Au coeur de notre argument est l’idée que la théorie néoclassique autorise une remarquable variété de pratiques méthodologiques dérivées et exploratoires. Un terme qui revient souvent à la lecture des documents discutant l’état de la science économique est celui de “foisonnement” des directions de recherche. Il y a de cela quelques temps,j’avais évoqué sur ce blog quelques explorations de nouveaux territoires en économie.J’avais promis d’y revenir pour écrire une petite synthèse sur la question. Ce n’est pas une mince affaire et j’appréhendais quelque peu l’affaire, dans la mesure où beaucoup de notions à aborder me sont à peine familières. Difficile dans ce cas de rédiger un texte de fond sur le sujet. Par chance, je suis tombé très récemment sur un article de Jérôme Gautié (auquel j’ai déjà consacré un billet, à propos d’un article sur la protection de l’emploi). Intitulé “Les développements récents de l’économie standard face à la sociologie : vers un nouvel impérialisme ?”, il correspond exactement à ce que je souhaitais écrire sur le sujet, avec bien évidemment un niveau largement supérieur à ce à quoi j’aurais pu prétendre. Je me propose donc d’en présenter ici quelques grandes lignes et vous encourage vivement à le lire, si les liens entre sociologie et économie vous intéressent.
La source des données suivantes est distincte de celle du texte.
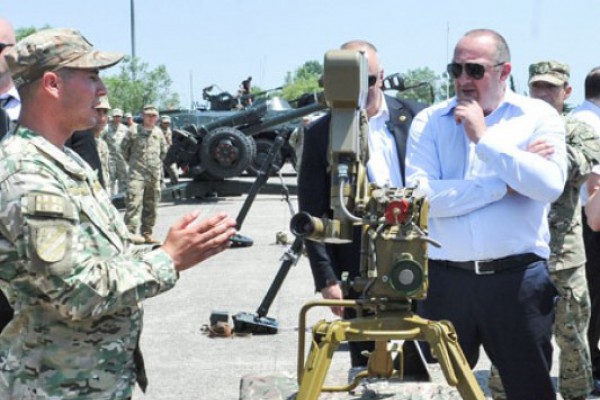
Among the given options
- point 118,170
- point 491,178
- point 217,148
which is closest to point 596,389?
point 491,178

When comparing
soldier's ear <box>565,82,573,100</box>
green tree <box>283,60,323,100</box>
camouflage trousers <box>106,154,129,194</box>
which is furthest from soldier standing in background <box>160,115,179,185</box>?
green tree <box>283,60,323,100</box>

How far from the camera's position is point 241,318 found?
7.24 meters

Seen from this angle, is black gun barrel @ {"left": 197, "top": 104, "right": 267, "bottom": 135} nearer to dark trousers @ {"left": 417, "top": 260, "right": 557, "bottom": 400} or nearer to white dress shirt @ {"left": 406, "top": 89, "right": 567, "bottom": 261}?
white dress shirt @ {"left": 406, "top": 89, "right": 567, "bottom": 261}

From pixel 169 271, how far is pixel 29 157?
1.56 ft

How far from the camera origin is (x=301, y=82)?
91312 mm

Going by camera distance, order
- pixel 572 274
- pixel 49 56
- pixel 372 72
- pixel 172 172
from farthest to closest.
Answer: pixel 172 172 < pixel 572 274 < pixel 372 72 < pixel 49 56

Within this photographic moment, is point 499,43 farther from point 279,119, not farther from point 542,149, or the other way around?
point 279,119

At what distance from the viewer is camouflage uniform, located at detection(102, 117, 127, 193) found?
674 inches

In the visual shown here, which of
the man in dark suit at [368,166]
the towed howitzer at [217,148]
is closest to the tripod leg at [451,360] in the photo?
the man in dark suit at [368,166]

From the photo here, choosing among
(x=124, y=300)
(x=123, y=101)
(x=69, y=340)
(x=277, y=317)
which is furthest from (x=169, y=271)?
(x=123, y=101)

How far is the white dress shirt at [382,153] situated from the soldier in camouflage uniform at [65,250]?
1627mm

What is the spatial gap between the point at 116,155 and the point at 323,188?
13.8 meters

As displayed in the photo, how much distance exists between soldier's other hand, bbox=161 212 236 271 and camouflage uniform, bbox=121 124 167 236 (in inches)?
442

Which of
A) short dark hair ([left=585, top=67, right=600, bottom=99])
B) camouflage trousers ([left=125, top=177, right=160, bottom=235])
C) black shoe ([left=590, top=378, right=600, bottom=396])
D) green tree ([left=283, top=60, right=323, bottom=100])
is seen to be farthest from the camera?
green tree ([left=283, top=60, right=323, bottom=100])
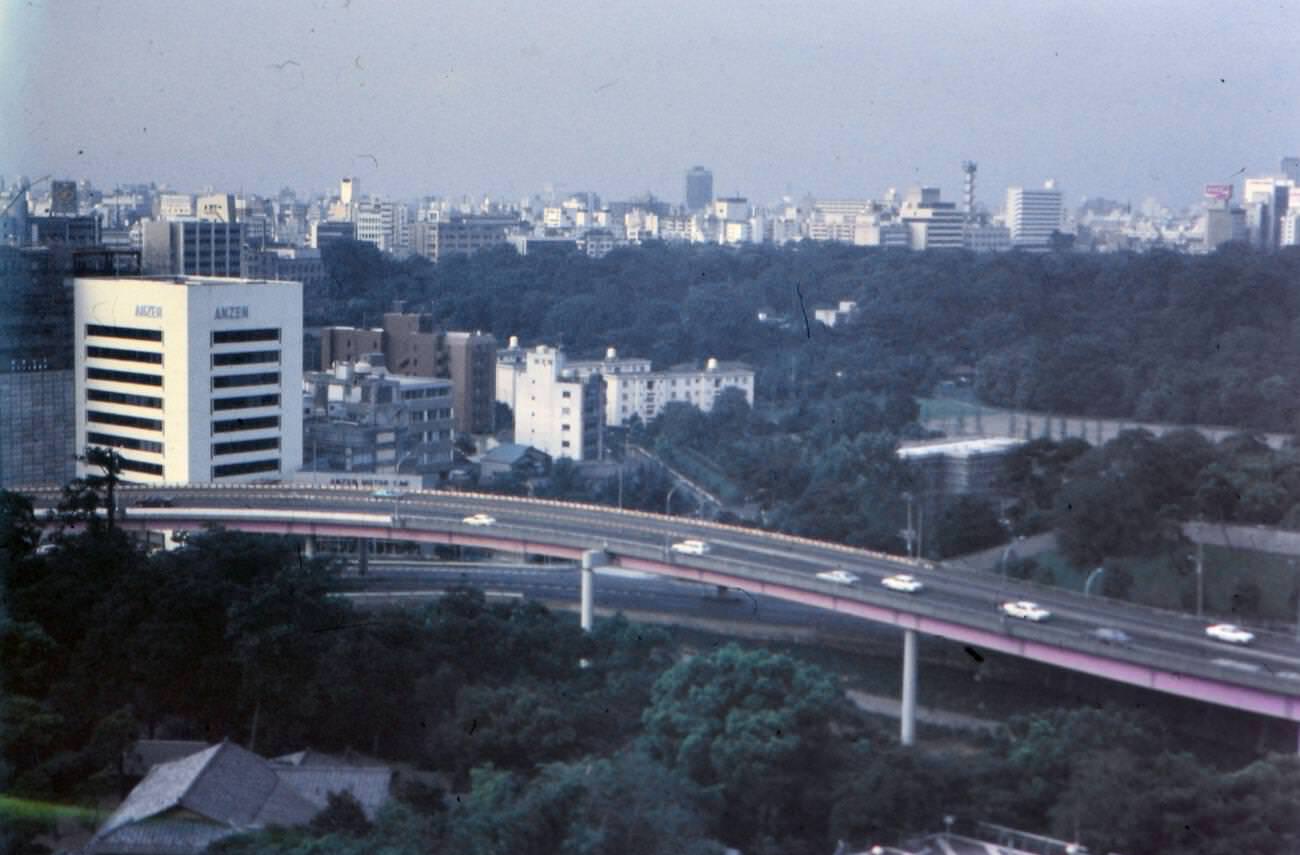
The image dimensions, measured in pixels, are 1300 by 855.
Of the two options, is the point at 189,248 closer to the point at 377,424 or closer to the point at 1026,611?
the point at 377,424

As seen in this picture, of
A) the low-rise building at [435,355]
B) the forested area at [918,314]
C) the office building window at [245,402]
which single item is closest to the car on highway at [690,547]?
the office building window at [245,402]

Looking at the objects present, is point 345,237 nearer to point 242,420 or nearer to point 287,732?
point 242,420

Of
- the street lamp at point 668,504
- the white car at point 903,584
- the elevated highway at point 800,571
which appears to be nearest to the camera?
the elevated highway at point 800,571

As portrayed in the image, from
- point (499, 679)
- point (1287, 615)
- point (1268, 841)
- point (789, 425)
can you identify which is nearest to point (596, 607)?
point (499, 679)

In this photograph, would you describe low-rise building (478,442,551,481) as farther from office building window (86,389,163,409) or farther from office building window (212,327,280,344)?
office building window (86,389,163,409)

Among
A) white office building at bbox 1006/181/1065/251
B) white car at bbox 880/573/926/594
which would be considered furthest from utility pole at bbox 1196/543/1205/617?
white office building at bbox 1006/181/1065/251

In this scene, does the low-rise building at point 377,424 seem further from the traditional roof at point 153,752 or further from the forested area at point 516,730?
the traditional roof at point 153,752

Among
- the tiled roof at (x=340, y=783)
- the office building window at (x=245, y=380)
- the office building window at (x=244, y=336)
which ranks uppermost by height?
the office building window at (x=244, y=336)
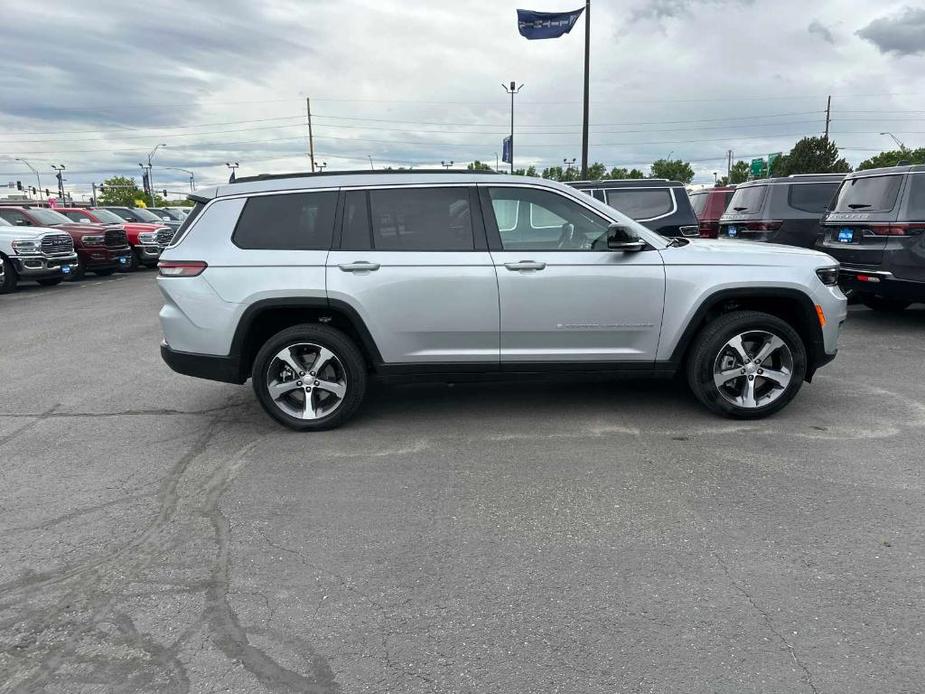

Il couvre un large éventail des nouvelles approches qui sont en cours dans de développpement. Revenant aux origines du débat de façon détaillée, il est abordable par un large public. Sa bibliographie est par ailleurs très riche et propre à ouvrir la voie à des lectures d’approfondissement.

Dans l’introduction de son papier, Gautié résume très bien les deus aspects fondamentaux de ce qui est en train de se passer.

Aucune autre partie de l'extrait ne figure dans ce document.